Stored data
· · · · · · ·

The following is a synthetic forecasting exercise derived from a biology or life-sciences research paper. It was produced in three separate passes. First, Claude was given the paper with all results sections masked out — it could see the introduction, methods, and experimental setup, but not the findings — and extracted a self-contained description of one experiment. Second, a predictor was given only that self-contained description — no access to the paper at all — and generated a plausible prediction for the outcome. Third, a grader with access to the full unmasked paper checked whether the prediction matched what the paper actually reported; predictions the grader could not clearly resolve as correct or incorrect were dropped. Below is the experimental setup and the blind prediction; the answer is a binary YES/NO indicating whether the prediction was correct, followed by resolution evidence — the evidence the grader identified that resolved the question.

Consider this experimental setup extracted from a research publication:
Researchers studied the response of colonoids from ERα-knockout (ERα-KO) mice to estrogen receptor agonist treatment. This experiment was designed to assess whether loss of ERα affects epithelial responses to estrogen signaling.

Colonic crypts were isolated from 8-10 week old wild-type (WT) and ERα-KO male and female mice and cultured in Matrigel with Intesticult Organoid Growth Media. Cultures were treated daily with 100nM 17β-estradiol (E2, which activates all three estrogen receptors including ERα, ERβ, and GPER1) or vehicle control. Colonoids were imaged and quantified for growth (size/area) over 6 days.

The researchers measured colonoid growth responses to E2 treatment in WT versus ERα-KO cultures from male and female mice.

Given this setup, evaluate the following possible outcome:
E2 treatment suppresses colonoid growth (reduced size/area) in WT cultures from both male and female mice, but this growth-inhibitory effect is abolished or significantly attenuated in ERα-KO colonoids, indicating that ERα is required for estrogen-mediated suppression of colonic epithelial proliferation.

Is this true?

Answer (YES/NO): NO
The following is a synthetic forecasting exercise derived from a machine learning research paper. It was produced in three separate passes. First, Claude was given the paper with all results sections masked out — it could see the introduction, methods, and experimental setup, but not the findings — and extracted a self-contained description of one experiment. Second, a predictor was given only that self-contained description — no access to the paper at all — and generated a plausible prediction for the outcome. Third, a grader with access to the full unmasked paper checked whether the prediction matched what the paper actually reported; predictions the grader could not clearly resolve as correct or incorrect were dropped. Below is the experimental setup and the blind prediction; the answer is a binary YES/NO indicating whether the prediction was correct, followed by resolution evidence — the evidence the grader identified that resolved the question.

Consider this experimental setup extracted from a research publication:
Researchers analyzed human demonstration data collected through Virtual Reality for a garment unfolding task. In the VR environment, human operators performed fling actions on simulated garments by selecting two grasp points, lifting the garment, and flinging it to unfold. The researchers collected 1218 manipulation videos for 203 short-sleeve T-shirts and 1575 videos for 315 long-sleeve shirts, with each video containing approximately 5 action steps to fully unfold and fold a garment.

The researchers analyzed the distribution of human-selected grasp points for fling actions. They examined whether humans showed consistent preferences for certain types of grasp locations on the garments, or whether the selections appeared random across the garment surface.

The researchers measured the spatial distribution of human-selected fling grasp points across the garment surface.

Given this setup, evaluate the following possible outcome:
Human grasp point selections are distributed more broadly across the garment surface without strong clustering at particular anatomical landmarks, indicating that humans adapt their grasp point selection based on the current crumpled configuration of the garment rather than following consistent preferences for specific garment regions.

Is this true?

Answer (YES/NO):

· · · · · · ·

# [WHAT YOU WILL DO]
Each entry should be written out again exactly, with no word left out.

# [TASK RESPONSE]
The following is a synthetic forecasting exercise derived from a biology or life-sciences research paper. It was produced in three separate passes. First, Claude was given the paper with all results sections masked out — it could see the introduction, methods, and experimental setup, but not the findings — and extracted a self-contained description of one experiment. Second, a predictor was given only that self-contained description — no access to the paper at all — and generated a plausible prediction for the outcome. Third, a grader with access to the full unmasked paper checked whether the prediction matched what the paper actually reported; predictions the grader could not clearly resolve as correct or incorrect were dropped. Below is the experimental setup and the blind prediction; the answer is a binary YES/NO indicating whether the prediction was correct, followed by resolution evidence — the evidence the grader identified that resolved the question.

Consider this experimental setup extracted from a research publication:
Researchers studied the response of colonoids from ERα-knockout (ERα-KO) mice to estrogen receptor agonist treatment. This experiment was designed to assess whether loss of ERα affects epithelial responses to estrogen signaling.

Colonic crypts were isolated from 8-10 week old wild-type (WT) and ERα-KO male and female mice and cultured in Matrigel with Intesticult Organoid Growth Media. Cultures were treated daily with 100nM 17β-estradiol (E2, which activates all three estrogen receptors including ERα, ERβ, and GPER1) or vehicle control. Colonoids were imaged and quantified for growth (size/area) over 6 days.

The researchers measured colonoid growth responses to E2 treatment in WT versus ERα-KO cultures from male and female mice.

Given this setup, evaluate the following possible outcome:
E2 treatment suppresses colonoid growth (reduced size/area) in WT cultures from both male and female mice, but this growth-inhibitory effect is abolished or significantly attenuated in ERα-KO colonoids, indicating that ERα is required for estrogen-mediated suppression of colonic epithelial proliferation.

Is this true?

Answer (YES/NO): NO
The following is a synthetic forecasting exercise derived from a machine learning research paper. It was produced in three separate passes. First, Claude was given the paper with all results sections masked out — it could see the introduction, methods, and experimental setup, but not the findings — and extracted a self-contained description of one experiment. Second, a predictor was given only that self-contained description — no access to the paper at all — and generated a plausible prediction for the outcome. Third, a grader with access to the full unmasked paper checked whether the prediction matched what the paper actually reported; predictions the grader could not clearly resolve as correct or incorrect were dropped. Below is the experimental setup and the blind prediction; the answer is a binary YES/NO indicating whether the prediction was correct, followed by resolution evidence — the evidence the grader identified that resolved the question.

Consider this experimental setup extracted from a research publication:
Researchers analyzed human demonstration data collected through Virtual Reality for a garment unfolding task. In the VR environment, human operators performed fling actions on simulated garments by selecting two grasp points, lifting the garment, and flinging it to unfold. The researchers collected 1218 manipulation videos for 203 short-sleeve T-shirts and 1575 videos for 315 long-sleeve shirts, with each video containing approximately 5 action steps to fully unfold and fold a garment.

The researchers analyzed the distribution of human-selected grasp points for fling actions. They examined whether humans showed consistent preferences for certain types of grasp locations on the garments, or whether the selections appeared random across the garment surface.

The researchers measured the spatial distribution of human-selected fling grasp points across the garment surface.

Given this setup, evaluate the following possible outcome:
Human grasp point selections are distributed more broadly across the garment surface without strong clustering at particular anatomical landmarks, indicating that humans adapt their grasp point selection based on the current crumpled configuration of the garment rather than following consistent preferences for specific garment regions.

Is this true?

Answer (YES/NO):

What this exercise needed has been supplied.